In summary, there is no convincing evidence to say that alcohol intoxication helps to treat or prevent parasites in humans.
1) The evidence from in vivo human studies does not support the idea that alcohol consumption helps in treating parasites.
Alcoholism and Strongyloides stercoralis: Daily Ethanol Ingestion Has a Positive Correlation with the Frequency of Strongyloides Larvae in the Stools (PLoS, 2010):
The frequency of Strongyloides was significantly higher in alcoholic
patients than in control group (overall prevalence in alcoholic 20.5%
versus 4.4% in control group; p = 0.001).

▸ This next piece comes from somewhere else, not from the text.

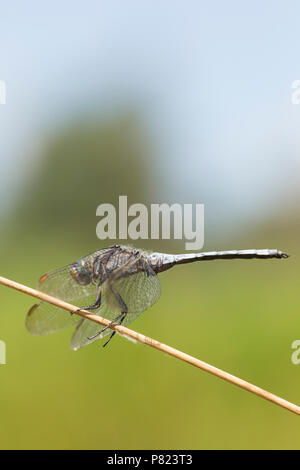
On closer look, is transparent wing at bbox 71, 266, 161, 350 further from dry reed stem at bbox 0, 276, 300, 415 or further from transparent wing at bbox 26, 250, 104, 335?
dry reed stem at bbox 0, 276, 300, 415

2) Even a strong alcohol beverage gets diluted when it reaches the intestine.
Ethanol concentrations in the human gastrointestinal tract after intake of alcoholic beverages (European Journal of Pharmaceutical Sciences, 2016):
In a cross-over study, five fasting volunteers were asked to drink two
standard consumptions of commercially available alcoholic beverages,
including beer (Stella Artois®, 500 mL, 5.2% ethanol), wine (Blanc du
Blanc®, 200 mL, 11% ethanol) and whisky (Gallantry Whisky®, 80 mL, 40%
The median gastric ethanol Cmax (min–max) for the beer, wine and
whisky conditions amounts to 4.1% (3.1–4.1), 4.1% (2.6–7.3) and 11.4%
(6.3–21.1), respectively...Median duodenal ethanol Cmax (min–max) for
beer, wine and whisky are 1.97% (0.89–4.3), 2.39% (2.02–5.63) and
5.94% (3.55–17.71), respectively.
So, the maximal ethanol concentration in the duodenum after drinking 80 mL of whisky was 17.7%. Most of ethanol is absorbed in the first part of the small intestine (Scandinavian Journal of Gastroenterology), so it does not reach the more distant parts and does not likely kill the parasites there.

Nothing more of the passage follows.